No entanto, um dos mais belos e premiados filmes da história de Hollywood a tratar da figura do cowboy no imaginário não é um western. Tampouco sequer há um cowboy de verdade no enredo. Grande ganhador do Oscar de 1970 (melhor filme, melhor diretor, melhor roteiro adaptado), Perdidos na Noite conta a saga de Joe Buck (Jon Voight), um jovem ingênuo e sonhador do interior do Texas que abandona um emprego em uma lanchonete para, vestindo um traje de cowboy, tentar ganhar a vida em Nova York como garoto de programa. Sumariamente, é o conto do jovem iludido que parte de sua terra natal em busca da cidade grande e das oportunidades.  Personificando a imagem idealizada que aprendeu vendo filmes com John Wayne, chegando lá evidentemente as coisas não acontecem como o planejado, a dura realidade vai de encontro ao protagonista, e lembranças e traumas mal resolvidos no passado vêm à tona demonstrando toda a fragilidade de Joe, um “cowboy” perdido na selva de pedra. Completamente mal-adaptado à sociedade, irá encontrar a redenção na única relação pessoal genuína que pode realizar, esta na amizade com o marginal sem-teto Ratso (Dustin Hoffman).

O filme foi dirigido pelo inglês John Schlesinger, fato que já explica grande parte da linguagem peculiar do filme – repleto de flashbacks e fluxos de consciência bem à moda do filme de Fellini, principalmente no que se refere às lembranças de experiências religiosas do protagonista. Schlesinger é oriundo da cena britânica dos fins da década de 50, de onde surgiu o movimento de vanguarda chamado “Free-Cinema”, que mais tarde, já início da década de 60, teve papel decisivo no então movimento “British New Wave”, algo como a Nouvelle Vague dos ingleses. Além de propor certa quebra da linguagem cinematográfica tradicional, as produções do período davam vez aos “young angry men”, personagens jovens, rebeldes e incompreendidos, marginalizados e errantes. O filme máximo deste cinema inglês é Tudo Começou no Sábado (Saturday Night and Sunday Morning), de Karel Weisz. Partindo deste celeiro, Schlesinger rumou para a América, onde em Perdidos na Noite compôs sua obra máxima.

++++

> [O que se pede]
Como você resumiria o trecho sobre Perdidos na Noite em duas frases? Não é preciso consultar as linhas.

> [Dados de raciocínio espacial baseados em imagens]
++++

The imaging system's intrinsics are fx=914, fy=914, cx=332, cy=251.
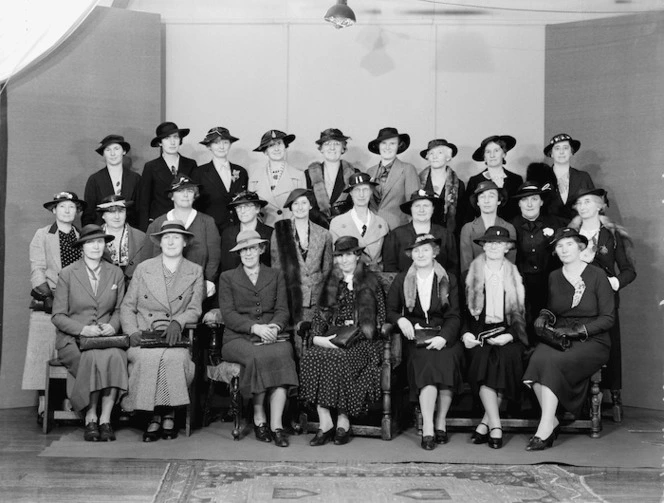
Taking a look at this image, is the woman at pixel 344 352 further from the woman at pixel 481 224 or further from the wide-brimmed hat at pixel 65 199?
the wide-brimmed hat at pixel 65 199

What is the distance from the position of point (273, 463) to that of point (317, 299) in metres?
1.24

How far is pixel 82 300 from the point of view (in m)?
5.86

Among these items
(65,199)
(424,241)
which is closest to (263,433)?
(424,241)

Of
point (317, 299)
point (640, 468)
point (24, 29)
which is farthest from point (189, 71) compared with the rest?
point (640, 468)

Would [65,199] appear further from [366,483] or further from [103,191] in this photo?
[366,483]

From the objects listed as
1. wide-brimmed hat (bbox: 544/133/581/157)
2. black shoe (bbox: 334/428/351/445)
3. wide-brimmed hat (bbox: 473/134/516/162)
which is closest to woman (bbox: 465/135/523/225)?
wide-brimmed hat (bbox: 473/134/516/162)

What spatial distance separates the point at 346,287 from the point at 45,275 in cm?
207

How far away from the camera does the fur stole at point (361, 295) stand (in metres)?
5.68

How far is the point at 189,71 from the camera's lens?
7637 mm

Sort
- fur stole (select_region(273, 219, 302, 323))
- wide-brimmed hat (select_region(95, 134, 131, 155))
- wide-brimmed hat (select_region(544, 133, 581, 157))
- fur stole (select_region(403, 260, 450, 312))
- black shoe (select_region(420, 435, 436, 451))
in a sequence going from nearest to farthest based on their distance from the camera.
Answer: black shoe (select_region(420, 435, 436, 451)) < fur stole (select_region(403, 260, 450, 312)) < fur stole (select_region(273, 219, 302, 323)) < wide-brimmed hat (select_region(544, 133, 581, 157)) < wide-brimmed hat (select_region(95, 134, 131, 155))

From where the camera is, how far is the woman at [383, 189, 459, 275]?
20.0 ft

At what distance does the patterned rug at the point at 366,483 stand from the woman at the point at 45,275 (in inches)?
65.3

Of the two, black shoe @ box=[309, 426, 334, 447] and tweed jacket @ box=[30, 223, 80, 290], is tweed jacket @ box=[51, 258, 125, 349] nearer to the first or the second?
tweed jacket @ box=[30, 223, 80, 290]

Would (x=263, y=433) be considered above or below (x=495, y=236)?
below
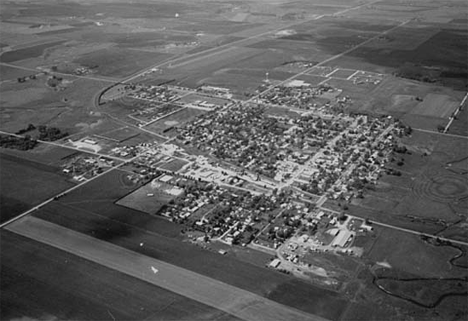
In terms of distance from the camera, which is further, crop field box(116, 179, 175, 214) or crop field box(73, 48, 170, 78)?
crop field box(73, 48, 170, 78)

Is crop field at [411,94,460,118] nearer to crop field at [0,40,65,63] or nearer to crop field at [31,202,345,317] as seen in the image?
crop field at [31,202,345,317]

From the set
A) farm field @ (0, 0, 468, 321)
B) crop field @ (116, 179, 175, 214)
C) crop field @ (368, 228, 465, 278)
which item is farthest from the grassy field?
crop field @ (368, 228, 465, 278)

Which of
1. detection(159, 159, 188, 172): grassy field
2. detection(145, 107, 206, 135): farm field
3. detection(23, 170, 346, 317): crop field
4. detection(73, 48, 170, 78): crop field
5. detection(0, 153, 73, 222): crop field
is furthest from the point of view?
detection(73, 48, 170, 78): crop field

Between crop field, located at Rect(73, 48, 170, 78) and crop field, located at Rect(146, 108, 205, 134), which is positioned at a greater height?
crop field, located at Rect(73, 48, 170, 78)

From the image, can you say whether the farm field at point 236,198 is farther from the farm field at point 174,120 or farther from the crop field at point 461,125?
the crop field at point 461,125

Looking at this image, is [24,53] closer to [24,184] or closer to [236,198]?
[24,184]

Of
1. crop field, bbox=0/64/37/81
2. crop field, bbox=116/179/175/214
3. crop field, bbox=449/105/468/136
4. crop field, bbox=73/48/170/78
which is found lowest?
crop field, bbox=116/179/175/214

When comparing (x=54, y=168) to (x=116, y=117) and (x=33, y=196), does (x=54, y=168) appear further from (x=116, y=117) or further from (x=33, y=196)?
(x=116, y=117)

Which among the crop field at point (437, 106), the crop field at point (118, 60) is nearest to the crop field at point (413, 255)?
the crop field at point (437, 106)
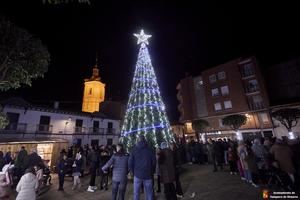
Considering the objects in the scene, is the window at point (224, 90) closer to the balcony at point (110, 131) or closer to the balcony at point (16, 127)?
the balcony at point (110, 131)

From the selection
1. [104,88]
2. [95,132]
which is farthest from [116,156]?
[104,88]

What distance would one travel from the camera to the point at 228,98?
113 feet

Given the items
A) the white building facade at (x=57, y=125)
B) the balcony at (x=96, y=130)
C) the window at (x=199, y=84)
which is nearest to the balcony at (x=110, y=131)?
the white building facade at (x=57, y=125)

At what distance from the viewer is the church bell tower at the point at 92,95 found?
47.9 metres

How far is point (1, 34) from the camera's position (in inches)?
339

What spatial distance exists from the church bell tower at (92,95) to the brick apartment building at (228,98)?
23509 millimetres

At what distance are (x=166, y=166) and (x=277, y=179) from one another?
4.62 m

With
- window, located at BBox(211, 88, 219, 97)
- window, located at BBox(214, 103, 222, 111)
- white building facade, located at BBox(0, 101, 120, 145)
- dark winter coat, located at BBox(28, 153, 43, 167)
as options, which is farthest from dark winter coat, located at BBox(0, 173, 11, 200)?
window, located at BBox(211, 88, 219, 97)

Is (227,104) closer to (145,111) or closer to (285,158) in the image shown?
(145,111)

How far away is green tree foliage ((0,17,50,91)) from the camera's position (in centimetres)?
881

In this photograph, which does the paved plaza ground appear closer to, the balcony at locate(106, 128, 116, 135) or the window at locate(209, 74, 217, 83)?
the balcony at locate(106, 128, 116, 135)

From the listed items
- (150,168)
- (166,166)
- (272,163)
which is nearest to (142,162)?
(150,168)

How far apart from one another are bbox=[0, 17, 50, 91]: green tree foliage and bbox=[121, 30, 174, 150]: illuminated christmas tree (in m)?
6.60

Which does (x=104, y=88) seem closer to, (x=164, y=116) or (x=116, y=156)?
(x=164, y=116)
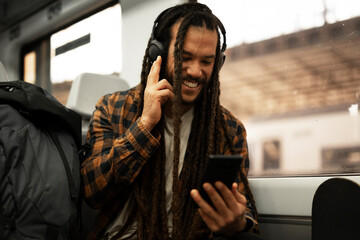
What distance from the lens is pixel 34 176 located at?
943mm

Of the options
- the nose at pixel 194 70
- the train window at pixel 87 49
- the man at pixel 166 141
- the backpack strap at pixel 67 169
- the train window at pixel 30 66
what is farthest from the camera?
the train window at pixel 30 66

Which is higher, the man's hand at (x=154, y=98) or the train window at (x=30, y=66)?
the train window at (x=30, y=66)

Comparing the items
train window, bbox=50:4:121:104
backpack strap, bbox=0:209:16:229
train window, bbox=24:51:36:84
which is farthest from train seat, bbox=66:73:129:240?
train window, bbox=24:51:36:84

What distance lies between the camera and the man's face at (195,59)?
49.0 inches

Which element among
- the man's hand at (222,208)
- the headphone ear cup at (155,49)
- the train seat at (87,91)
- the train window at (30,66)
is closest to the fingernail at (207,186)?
the man's hand at (222,208)

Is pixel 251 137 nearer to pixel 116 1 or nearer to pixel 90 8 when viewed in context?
pixel 116 1

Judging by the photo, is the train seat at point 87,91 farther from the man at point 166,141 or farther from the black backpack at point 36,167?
the black backpack at point 36,167

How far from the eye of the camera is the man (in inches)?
44.1

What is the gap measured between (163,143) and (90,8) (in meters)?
1.47

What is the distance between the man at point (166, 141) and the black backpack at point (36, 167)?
0.46 ft

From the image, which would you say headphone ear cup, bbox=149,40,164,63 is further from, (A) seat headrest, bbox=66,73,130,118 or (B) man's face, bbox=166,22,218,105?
(A) seat headrest, bbox=66,73,130,118

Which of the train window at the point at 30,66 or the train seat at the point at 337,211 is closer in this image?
the train seat at the point at 337,211

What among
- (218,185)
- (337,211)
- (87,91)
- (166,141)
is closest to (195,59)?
(166,141)

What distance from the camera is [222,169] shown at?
0.86 m
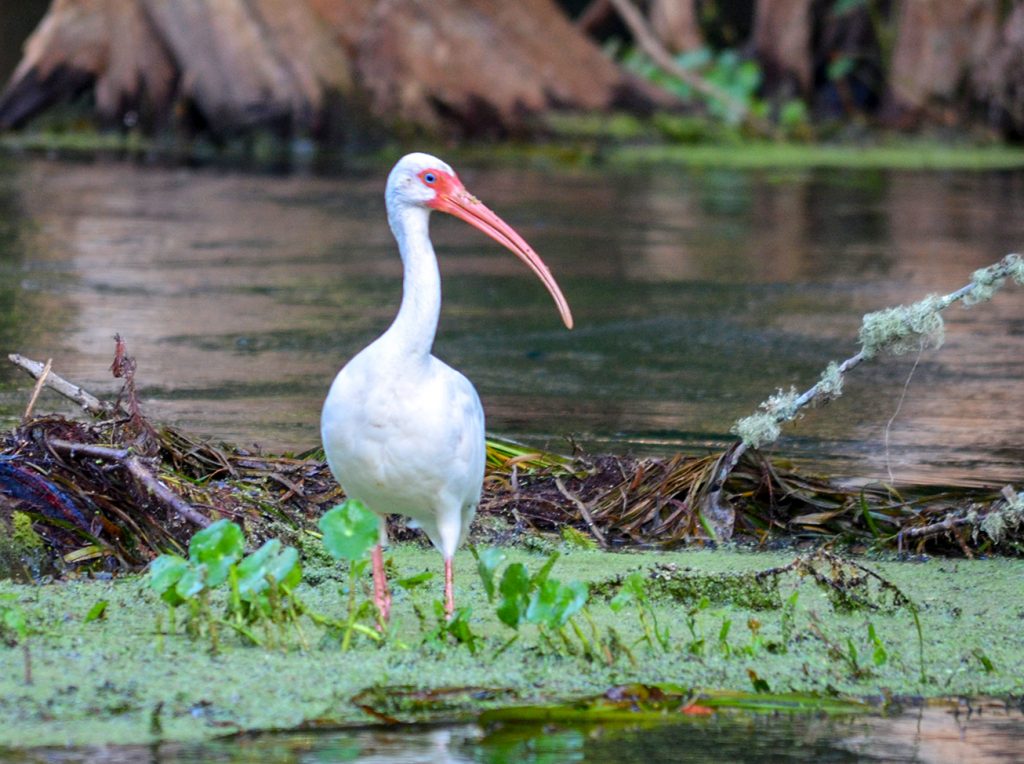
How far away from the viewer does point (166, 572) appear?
4191 mm

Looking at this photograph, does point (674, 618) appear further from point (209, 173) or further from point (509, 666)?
point (209, 173)

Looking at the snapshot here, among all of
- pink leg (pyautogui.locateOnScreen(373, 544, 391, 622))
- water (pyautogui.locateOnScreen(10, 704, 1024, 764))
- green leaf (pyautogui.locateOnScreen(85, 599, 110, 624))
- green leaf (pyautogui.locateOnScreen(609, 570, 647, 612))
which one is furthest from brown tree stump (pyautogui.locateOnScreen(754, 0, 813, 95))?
water (pyautogui.locateOnScreen(10, 704, 1024, 764))

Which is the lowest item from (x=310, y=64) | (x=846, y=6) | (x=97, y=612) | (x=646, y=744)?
(x=646, y=744)

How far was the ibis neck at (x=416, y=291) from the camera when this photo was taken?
4461 mm

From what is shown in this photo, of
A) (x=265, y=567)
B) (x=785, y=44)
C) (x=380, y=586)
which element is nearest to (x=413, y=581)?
(x=380, y=586)

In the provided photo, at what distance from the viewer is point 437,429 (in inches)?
175

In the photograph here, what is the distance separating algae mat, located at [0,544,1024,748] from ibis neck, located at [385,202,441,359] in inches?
26.8

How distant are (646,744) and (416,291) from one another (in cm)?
140

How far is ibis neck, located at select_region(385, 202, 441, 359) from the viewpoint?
4461 mm

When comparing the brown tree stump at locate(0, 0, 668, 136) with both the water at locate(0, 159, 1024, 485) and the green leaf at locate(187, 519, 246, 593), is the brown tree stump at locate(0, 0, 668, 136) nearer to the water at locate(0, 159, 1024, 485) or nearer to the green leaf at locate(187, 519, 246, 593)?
the water at locate(0, 159, 1024, 485)

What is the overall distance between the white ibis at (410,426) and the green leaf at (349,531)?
186mm

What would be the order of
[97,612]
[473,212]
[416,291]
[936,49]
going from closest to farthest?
[97,612], [416,291], [473,212], [936,49]

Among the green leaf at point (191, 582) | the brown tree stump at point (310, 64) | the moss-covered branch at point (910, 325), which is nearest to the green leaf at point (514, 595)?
the green leaf at point (191, 582)

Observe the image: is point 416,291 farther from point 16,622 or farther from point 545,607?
point 16,622
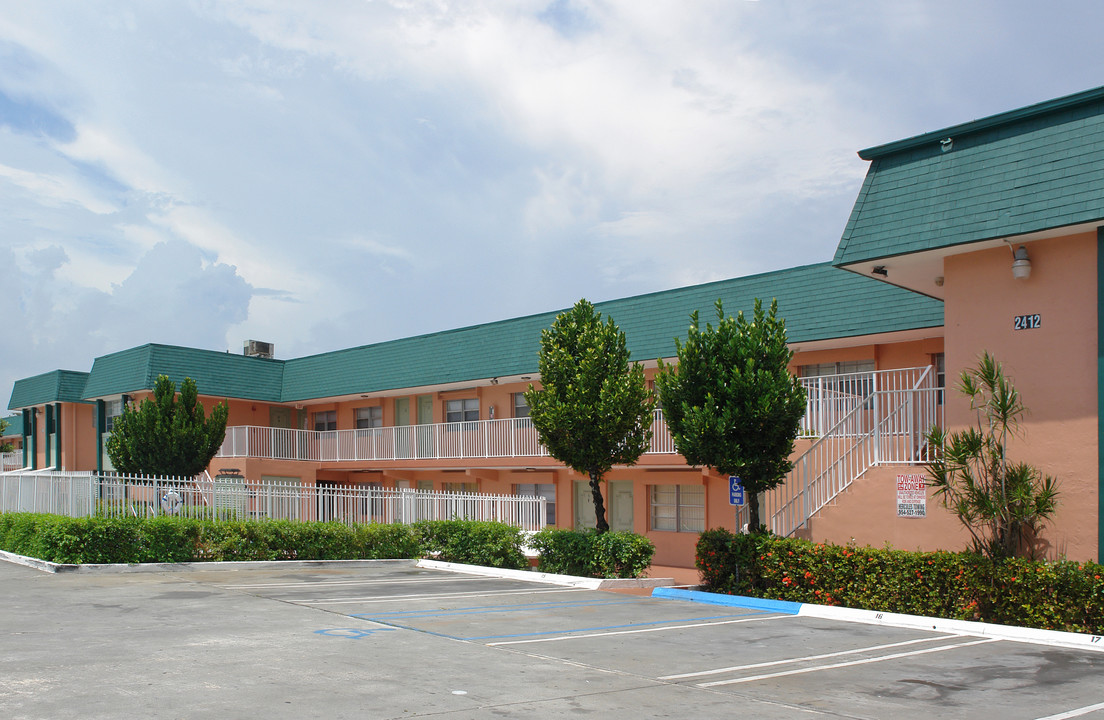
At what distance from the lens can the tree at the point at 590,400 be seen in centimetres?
1898

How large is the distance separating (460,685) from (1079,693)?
5635mm

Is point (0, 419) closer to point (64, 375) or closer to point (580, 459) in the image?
point (64, 375)

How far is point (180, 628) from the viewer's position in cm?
1175

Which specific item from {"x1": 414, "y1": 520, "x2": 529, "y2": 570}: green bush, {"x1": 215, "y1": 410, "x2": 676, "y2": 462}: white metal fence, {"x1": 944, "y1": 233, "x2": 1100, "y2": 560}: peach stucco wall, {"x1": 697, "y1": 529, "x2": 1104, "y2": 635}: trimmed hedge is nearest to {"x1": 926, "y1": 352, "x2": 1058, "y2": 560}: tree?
{"x1": 944, "y1": 233, "x2": 1100, "y2": 560}: peach stucco wall

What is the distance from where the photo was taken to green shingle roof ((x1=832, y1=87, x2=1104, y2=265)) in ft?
43.5

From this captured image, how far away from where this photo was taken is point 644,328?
26.2 meters

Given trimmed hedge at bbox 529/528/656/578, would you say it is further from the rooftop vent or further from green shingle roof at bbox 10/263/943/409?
the rooftop vent

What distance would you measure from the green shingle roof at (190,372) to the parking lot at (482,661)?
1950 cm

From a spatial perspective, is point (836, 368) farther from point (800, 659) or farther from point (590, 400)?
point (800, 659)

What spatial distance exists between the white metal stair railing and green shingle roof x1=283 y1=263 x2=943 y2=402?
10.2ft

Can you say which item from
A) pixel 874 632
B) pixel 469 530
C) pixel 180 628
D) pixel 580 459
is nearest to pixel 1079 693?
pixel 874 632

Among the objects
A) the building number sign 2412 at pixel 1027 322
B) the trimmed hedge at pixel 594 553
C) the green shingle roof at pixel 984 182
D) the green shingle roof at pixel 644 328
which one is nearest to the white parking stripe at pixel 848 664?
the building number sign 2412 at pixel 1027 322

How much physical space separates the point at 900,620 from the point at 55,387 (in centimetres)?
3569

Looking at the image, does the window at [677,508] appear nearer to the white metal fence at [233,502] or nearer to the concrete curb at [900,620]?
the white metal fence at [233,502]
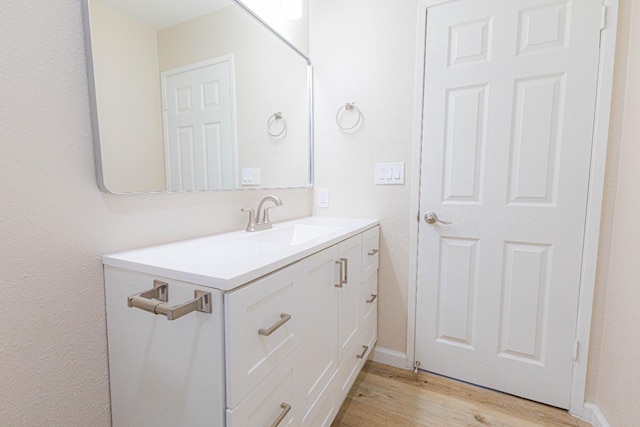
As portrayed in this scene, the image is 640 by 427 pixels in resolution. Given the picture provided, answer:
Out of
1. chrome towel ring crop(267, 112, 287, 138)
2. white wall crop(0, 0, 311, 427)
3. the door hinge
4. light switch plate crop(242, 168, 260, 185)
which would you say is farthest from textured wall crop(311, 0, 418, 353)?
white wall crop(0, 0, 311, 427)

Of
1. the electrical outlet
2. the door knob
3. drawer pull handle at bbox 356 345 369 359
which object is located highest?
the electrical outlet

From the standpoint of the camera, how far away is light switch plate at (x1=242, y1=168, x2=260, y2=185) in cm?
148

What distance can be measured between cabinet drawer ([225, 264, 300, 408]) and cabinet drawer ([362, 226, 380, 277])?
686 millimetres

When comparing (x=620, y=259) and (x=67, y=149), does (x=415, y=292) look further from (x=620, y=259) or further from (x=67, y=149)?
(x=67, y=149)

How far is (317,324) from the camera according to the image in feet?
Result: 3.60

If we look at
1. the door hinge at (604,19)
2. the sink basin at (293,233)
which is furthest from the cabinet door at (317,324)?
the door hinge at (604,19)

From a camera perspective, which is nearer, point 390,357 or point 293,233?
point 293,233

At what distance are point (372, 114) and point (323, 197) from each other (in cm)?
59

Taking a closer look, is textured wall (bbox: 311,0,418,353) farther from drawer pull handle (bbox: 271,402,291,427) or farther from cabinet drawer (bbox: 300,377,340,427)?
drawer pull handle (bbox: 271,402,291,427)

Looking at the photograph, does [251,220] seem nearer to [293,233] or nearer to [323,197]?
[293,233]

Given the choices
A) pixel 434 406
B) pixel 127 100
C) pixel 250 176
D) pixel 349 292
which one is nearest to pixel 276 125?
pixel 250 176

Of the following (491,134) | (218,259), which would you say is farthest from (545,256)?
(218,259)

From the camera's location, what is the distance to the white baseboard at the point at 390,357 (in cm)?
181

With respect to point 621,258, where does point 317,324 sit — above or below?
below
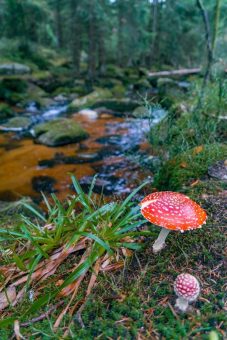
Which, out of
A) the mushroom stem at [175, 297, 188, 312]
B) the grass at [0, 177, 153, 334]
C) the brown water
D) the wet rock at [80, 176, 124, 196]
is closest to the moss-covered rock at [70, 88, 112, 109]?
the brown water

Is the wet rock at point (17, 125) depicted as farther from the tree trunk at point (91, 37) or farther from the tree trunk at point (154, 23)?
the tree trunk at point (154, 23)

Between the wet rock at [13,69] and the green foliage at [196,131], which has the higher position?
the green foliage at [196,131]

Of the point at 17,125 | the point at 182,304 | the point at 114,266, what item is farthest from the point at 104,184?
the point at 17,125

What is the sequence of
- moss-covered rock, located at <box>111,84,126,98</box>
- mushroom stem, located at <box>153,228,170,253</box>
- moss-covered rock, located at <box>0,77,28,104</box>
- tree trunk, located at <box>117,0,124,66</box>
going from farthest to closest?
tree trunk, located at <box>117,0,124,66</box> < moss-covered rock, located at <box>111,84,126,98</box> < moss-covered rock, located at <box>0,77,28,104</box> < mushroom stem, located at <box>153,228,170,253</box>

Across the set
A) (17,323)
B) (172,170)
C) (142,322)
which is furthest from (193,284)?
(172,170)

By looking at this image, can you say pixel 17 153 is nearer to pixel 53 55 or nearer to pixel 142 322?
pixel 142 322

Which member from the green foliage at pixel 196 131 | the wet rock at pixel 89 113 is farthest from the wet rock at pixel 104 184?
the wet rock at pixel 89 113

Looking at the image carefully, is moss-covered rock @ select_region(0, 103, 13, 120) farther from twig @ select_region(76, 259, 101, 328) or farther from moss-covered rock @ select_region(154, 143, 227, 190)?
twig @ select_region(76, 259, 101, 328)
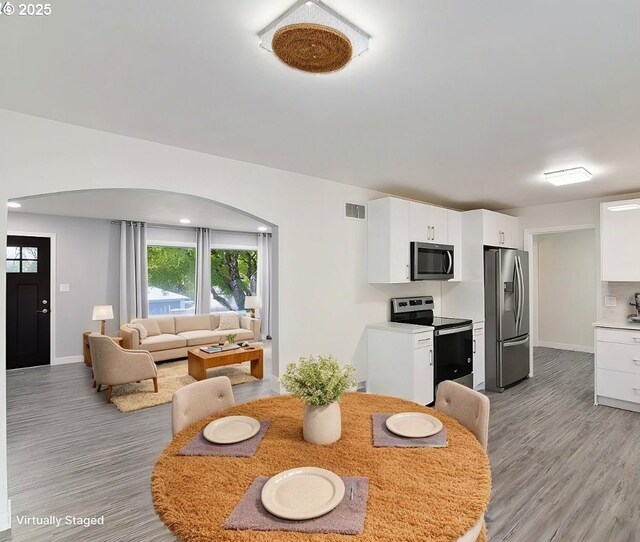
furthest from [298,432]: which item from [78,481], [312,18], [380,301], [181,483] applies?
[380,301]

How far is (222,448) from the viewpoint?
1454mm

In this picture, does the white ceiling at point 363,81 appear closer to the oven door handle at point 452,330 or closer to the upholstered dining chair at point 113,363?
the oven door handle at point 452,330

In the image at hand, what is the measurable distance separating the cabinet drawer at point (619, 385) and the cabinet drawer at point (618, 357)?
6cm

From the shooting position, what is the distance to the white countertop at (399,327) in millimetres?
3922

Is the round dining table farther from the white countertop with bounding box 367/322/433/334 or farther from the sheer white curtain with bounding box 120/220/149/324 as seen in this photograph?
the sheer white curtain with bounding box 120/220/149/324

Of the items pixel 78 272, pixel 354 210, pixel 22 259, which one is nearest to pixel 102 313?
pixel 78 272

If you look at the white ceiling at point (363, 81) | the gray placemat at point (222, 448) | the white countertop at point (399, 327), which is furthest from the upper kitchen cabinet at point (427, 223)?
the gray placemat at point (222, 448)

++++

> [Resultado do exercício]
Perdidos na Noite, grande ganhador do Oscar de 1970, acompanha Joe Buck, um jovem ingênuo do interior do Texas que, vestido de cowboy, tenta ganhar a vida em Nova York como garoto de programa e encontra redenção na amizade com o marginal sem-teto Ratso. O filme foi dirigido pelo inglês John Schlesinger, oriundo da cena britânica de onde surgiu o Free-Cinema, fato que explica grande parte de sua linguagem repleta de flashbacks e fluxos de consciência.